EXERCISE PROMPT
Tally the lines of these entries that include "Machine"; respond with only that tally.

DATA LISTING
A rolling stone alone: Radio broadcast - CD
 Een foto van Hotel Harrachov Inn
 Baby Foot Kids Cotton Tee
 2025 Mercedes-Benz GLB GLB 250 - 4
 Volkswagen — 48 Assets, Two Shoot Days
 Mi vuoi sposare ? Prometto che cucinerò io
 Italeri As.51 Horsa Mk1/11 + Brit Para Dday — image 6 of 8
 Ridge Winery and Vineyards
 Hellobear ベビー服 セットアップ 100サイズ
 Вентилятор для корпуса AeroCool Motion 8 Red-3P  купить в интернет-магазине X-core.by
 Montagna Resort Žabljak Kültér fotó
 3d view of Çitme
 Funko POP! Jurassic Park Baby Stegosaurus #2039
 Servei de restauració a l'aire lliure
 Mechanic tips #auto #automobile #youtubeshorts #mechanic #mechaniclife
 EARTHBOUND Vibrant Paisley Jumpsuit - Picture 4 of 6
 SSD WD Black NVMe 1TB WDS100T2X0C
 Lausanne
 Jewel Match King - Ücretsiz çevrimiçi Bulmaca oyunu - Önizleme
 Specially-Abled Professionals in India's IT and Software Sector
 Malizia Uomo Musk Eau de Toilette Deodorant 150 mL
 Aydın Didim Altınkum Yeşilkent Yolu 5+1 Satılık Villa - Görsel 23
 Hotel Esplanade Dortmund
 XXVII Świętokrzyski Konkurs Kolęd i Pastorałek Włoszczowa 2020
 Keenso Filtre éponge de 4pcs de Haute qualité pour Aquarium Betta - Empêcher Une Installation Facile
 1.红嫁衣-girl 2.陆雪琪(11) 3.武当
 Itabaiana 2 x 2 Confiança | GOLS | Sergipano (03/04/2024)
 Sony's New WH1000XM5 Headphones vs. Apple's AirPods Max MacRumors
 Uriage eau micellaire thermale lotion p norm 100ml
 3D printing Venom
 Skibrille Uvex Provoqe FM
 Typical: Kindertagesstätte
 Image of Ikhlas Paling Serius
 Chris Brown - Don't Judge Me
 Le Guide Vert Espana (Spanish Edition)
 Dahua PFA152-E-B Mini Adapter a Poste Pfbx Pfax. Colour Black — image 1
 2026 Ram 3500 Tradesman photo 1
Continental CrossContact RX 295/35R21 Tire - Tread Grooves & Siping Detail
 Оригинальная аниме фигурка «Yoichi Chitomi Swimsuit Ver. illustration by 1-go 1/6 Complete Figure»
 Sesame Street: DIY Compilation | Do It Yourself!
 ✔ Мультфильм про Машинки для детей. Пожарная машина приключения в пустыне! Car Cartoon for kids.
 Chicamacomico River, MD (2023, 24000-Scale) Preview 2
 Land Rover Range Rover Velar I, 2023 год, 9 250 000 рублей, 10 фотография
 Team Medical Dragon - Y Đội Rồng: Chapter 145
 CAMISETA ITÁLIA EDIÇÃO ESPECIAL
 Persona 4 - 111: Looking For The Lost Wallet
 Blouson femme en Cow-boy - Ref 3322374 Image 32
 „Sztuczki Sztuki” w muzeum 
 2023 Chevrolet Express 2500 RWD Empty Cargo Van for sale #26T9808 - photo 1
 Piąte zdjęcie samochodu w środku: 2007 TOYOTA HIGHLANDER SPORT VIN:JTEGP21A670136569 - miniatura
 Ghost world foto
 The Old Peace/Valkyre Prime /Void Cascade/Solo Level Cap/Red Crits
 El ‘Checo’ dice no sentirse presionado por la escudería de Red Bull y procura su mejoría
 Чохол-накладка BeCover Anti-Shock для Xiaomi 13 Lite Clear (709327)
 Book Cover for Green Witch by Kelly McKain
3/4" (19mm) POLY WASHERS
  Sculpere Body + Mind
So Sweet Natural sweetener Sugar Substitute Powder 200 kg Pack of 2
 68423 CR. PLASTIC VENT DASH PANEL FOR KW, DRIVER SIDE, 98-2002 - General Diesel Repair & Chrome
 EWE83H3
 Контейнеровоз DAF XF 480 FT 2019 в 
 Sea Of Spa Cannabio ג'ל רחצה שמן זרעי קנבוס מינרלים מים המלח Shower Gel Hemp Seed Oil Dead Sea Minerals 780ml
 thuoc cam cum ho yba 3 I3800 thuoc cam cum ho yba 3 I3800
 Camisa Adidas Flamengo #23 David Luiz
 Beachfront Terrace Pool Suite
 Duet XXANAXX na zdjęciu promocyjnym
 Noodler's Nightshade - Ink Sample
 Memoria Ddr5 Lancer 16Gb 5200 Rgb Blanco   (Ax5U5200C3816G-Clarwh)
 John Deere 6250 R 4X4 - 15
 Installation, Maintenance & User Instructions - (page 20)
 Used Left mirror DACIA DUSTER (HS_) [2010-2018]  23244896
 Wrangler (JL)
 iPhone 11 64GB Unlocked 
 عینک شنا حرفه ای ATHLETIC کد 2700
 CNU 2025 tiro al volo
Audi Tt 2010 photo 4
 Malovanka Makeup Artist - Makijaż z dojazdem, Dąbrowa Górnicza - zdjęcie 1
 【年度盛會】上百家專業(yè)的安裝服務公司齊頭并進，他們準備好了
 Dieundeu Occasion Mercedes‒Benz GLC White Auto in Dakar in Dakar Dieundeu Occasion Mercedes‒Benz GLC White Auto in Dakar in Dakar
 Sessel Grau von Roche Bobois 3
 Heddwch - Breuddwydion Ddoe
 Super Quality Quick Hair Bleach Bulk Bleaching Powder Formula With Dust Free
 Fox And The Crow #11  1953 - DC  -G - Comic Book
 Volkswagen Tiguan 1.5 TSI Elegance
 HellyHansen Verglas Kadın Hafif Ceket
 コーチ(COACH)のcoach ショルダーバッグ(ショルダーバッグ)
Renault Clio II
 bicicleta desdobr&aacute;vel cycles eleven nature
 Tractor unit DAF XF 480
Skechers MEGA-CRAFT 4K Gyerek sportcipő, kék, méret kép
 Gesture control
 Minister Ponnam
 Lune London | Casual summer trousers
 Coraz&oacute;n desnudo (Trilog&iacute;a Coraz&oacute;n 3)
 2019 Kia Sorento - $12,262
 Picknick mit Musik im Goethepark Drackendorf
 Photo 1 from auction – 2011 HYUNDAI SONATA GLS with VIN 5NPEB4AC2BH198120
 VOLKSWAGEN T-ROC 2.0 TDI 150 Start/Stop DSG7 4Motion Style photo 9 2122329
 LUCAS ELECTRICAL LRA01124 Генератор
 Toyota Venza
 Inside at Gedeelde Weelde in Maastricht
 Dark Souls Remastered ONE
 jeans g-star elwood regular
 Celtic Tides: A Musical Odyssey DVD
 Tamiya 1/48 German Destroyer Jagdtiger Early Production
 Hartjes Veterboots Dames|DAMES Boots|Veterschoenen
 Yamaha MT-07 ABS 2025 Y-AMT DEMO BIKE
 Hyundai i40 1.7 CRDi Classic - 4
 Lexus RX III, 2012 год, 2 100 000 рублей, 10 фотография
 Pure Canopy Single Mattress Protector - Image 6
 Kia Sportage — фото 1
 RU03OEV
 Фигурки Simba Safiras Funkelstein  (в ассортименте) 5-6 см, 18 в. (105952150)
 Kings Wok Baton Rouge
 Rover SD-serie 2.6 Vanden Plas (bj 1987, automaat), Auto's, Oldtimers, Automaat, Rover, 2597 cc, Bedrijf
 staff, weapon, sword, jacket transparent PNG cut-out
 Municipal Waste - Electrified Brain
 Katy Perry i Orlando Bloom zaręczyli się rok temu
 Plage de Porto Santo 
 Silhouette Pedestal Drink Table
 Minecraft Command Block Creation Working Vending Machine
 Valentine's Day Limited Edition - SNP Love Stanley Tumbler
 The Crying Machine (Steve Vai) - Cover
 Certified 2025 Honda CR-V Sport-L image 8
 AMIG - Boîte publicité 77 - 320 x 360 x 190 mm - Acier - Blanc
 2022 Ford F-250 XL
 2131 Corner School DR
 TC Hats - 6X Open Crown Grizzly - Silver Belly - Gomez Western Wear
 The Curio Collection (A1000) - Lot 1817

TASK OUTPUT
2